Летом 1910 года сыновья Лев и Андрей, в то время уже духовно чуждые Толстому, вызывали у него тревогу, а иногда и глубокое раздражение. Особенно тяжело ему было присутствие сына Льва, в котором он видел одну поверхностность и самодовольство. В своем дневнике Толстой записал: «Сыновья, Андрей и Лев, очень тяжелы, хотя разнообразно, каждый по-своему» (58, 84). Для Толстого оставить наследство Льву, Андрею, а также Михаилу – способствовать их дальнейшей распущенности, увеличивать зло.
Толстой, с болью переживая саму ситуацию противостояния и борьбы в своей семье, записал в дни совместного пребывания Андрея и Льва в Ясной Поляне: «Чертков вовлек меня в борьбу, и борьба эта очень и тяжела, и противна мне. <…> В теперешнем положении моем едва ли не главное нужное – это неделание, неговорение. Сегодня живо понял, что мне нужно только не портить своего положения и живо помнить, что мне ничего, ничего не нужно» (58, 129–130). Толстой был твердо уверен: злом нельзя бороться со злом.
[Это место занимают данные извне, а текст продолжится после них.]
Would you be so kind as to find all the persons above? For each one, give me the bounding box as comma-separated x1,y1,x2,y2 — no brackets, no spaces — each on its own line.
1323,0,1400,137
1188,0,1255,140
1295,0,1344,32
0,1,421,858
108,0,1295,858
Толстой был удивительно мужественен, терпелив и заботлив в общении с женой. После бурной ночи с 10 на 11 июля, боясь не успеть переговорить со своим окружением, он оставил для всех записочку, призывая не отвечать Софье Андреевне злом на зло: «Ради Бога, никто не упрекайте мама́ и будьте с нею добры и кротки. Л. Т.» (82, 71). В толстовском дневнике есть пронзительная запись от 3 сентября 1910 года: «Дома также мучительно тяжело. Держись Л[ев] Н[иколаевич]». И добавлено: «Стараюсь» (58, 99).
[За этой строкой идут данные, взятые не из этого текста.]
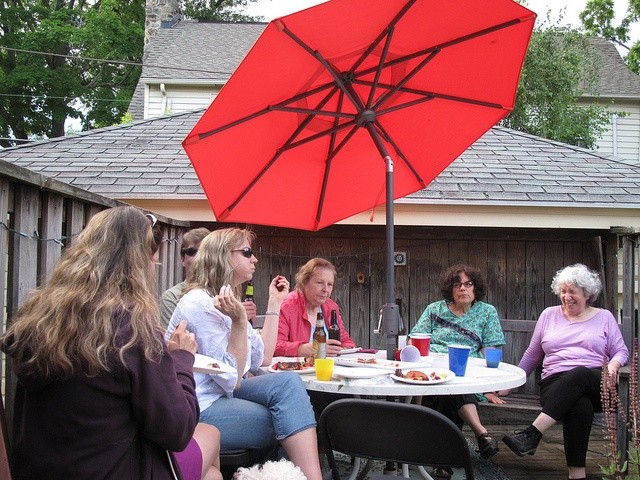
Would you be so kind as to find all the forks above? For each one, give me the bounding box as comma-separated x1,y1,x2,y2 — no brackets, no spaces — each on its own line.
228,263,243,284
При этом тогдашнее отношение Толстого к жене не было однозначным. Он оставался верен своим представлениям и в самом главном жене не уступал. Вместе с тем, раздумывая над происходящим, он прежде всего обвинял себя за грехи молодости. После тяжелейших истерических сцен Софьи Андреевны он заставлял себя преодолевать неприязнь к жене. В отличие от других, он полагал, что она больна и нуждается в заботе, что ее
Ситуация семейного раскола и борьбы постепенно затягивала в свою орбиту многих людей – и самых близких, и единомышленников, и яснополянских гостей. В ее центре находился Лев Толстой. Он стоически переживал происходящее, изредка позволяя сказать себе: «От Черткова письма с упреками и обличениями. Они разрывают меня на части. Иногда думается: уйти ото всех» (58, 138). Уйти и спокойно умереть.
В то же время Льву Толстому были открыты иные горизонты. «Любовь – говорил он, – соединение душ, разделенных телами друг от друга. Любовь – одно из проявлений Бога, как разумение – тоже одно из Его проявлений. Вероятно, есть и другие проявления Бога. Посредством любви и разумения мы познаем Бога, но во всей полноте существо Бога нам не открыто. Оно непостижимо, и, как у вас и выходит, в любви мы стремимся познать Божественную сущность» [33] .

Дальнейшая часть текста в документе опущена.